Bolter, Jay, Maria Engberg, and Blair MacIntyre. 2013. “Media Studies, Mobile Augmented Reality, and Interaction Design.” Interactions, 20 (1): 36-45. (9 pages)
Bolter, Engberg, and MacIntyre draw upon the language of media studies to produce interactive design platforms including augmented reality (AR). Media studies, however, is often organized with a view toward analysis and critique rather than creative production. Media studies, as the authors writes, allows us to look “at the history of media and relationship to culture…For McLuhan, media have always played a central role in determining what culture is and how it changes” (37). The authors pose succinctly, “is it possible to reframe media studies to make it a productive theory, a theory that can be applied to practice?” (38).
The first look toward the concept of aesthetics as a starting point. Traditionally defined, aesthetic refers to “a branch of philosophy and art history that focuse son what makes things beautiful” (38); however, in recent theorizations of aesthetics, research has considered the emotional, affective, nature of aesthetics. Namely, it is phenomenological: how design prompts emotional response. “Aesthetics can be defined as the study of our perception of our whole environment, not just objects and beauty. Media aesthetics, then, can focus on how we perceive the world in and through new technologies” (38). In fact, per McLuhan, “digital technologies remake our processes of perceiving and thinking” (38).

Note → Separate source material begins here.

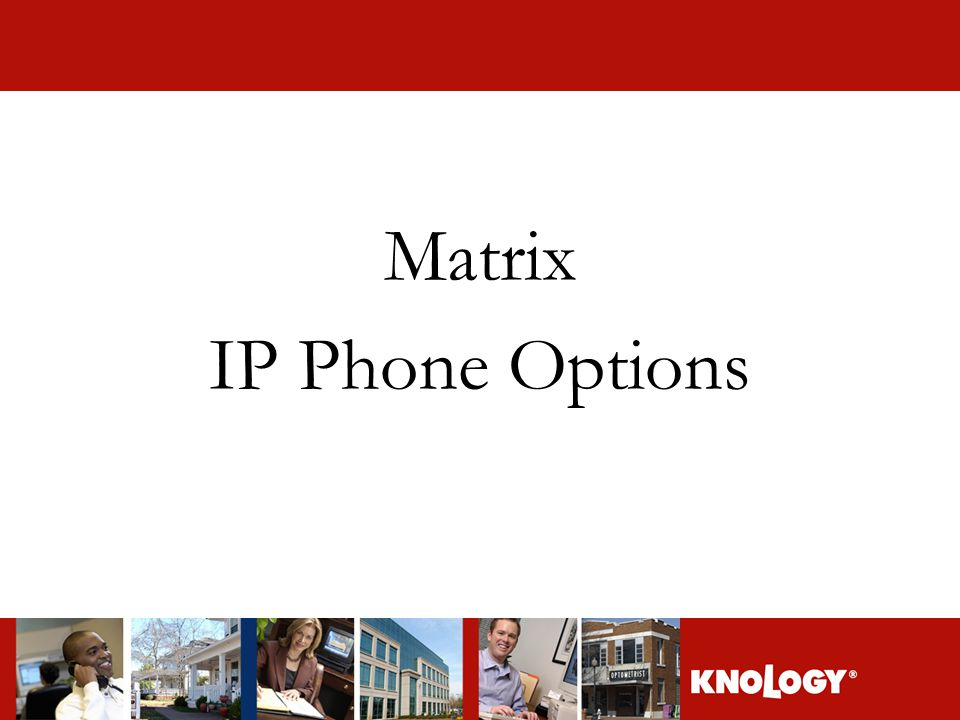 Matrix IP Phone Options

Turning specifically to AR, the authors note that AR combines the cartographic view of space (“a symbolic representation of a portion of the world, and gives the user a particular view…is abstract, regularized, and measurable”) with visual media immediacy. “By combining the symbolic and the visual/immediate in a particular way, this application offers the user a different aesthetic experience—a different understanding of the park as a place where symbolic information from the Internet can be located and acted upon” (39). Users’ aesthetic relationships change dynamically as they move within space: “this sense of being part of the map is one new media aesthetic that is fostered by mobile applications” (39). The authors also look to panorama as a particular kind of affordance that facilitates ways of knowing in AR. Since “viewing requires physical engagement,” the panoramic view enables a greater degree of mobility: “the panorama was an attempt to create a transparent medium, a medium that would become invisible and leave the viewer in the presence of the objects being represented” (42).
Panorama also allows the mediation of time (viewing spaces from different periods of time). In museums, panorama AR allows artifacts to be re-seen within a context outside of the museum itself: “museums often exhibit objects that have been taken from their original larger context…curators may present photographs or architectural drawings to try to give visitors a sense of original whole…the visitor could experience the object in its museum setting and then access a panorama on her phone to see the object in its original context” (41).
The authors also emphasize the tactile-visual aesthetic that these interfaces promote. Viewing, in itself, is a tactile and visual experience. As such, the authors propose the concept of polyaesthetics as a key concept in the production of interface design. Polyaesthetic refers to the way we experience the world through various media forms, often bringing together several aesthetic experiences at once: historical dimensions, the dimension of sensation.